Anne Gould Hauberg (November 13, 1917 – April 11, 2016) was an American civic activist, philanthropist, and patroness of the arts.

Annie Laurie Westbrook Gould (she later changed this to Anne Westbrook Gould) was the daughter of Seattle architect and educator Carl F. Gould and Dorothy Fay Gould. Anne Gould was raised in Seattle and studied architecture at the University of Washington College of Architecture and Urban Planning for two years (she was particularly influenced by faculty member Lionel Pries), then spent a year at Vassar, before enrolling at the Cambridge School of Architecture and Design in Cambridge, Massachusetts, but she returned to Seattle on the death of her father in 1939.

In June 1941, Anne Gould married John Hauberg, a timber heir, who attended Princeton University and graduated from the University of Washington College of Forestry in 1949.

Anne Hauberg's philanthropic career was launched when two of the couple's three children proved to be mentally disabled. The Haubergs gave funds for the creation of the Pilot School for Neurologically Impaired Children which opened in 1960 in two small buildings on the University of Washington campus. The School continues today as the EEU (Experimental Education Unit), a portion of the University of Washington Center on Human Development and Disability.

In the 1950s, the Haubergs emerged as patrons of the arts in Seattle and the Pacific Northwest. They not only collected art works, but provided support for emerging Northwest artists. By the 1960s, Anne Hauberg particularly focused on supporting the crafts through another philanthropic organization, the Friends of the Crafts.
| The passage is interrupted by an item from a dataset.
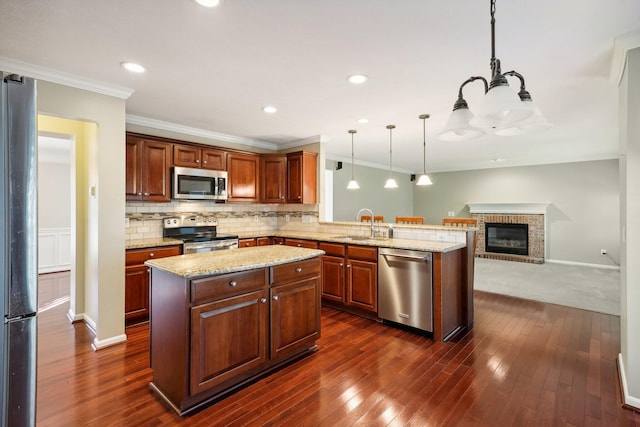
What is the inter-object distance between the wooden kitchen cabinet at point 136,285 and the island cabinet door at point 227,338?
1.76m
By the 1960s, Anne Hauberg was involved in the Seattle Municipal Art Commission, and she was a founding member of the civic activist organization, the "Committee of 33."

In 1969, Anne and John Hauberg together supported Dale Chihuly's idea for a glass-blowing summer school program in the rural Northwest. The subsequent development of this program became the Pilchuck Glass School.

Anne Gould Hauberg and John Hauberg divorced in 1978–79.

Anne Hauberg continued her activities in the arts and was deeply involved in the Seattle Art Museum, the Tacoma Art Museum, the Pilchuck School and other Northwest arts organizations. In addition, she was an honorary member of Northwest Designer Craftsmen.

In 2007, the University of Washington Libraries' Artist Images Award was renamed the Anne Gould Hauberg Artist Images Award in her honor.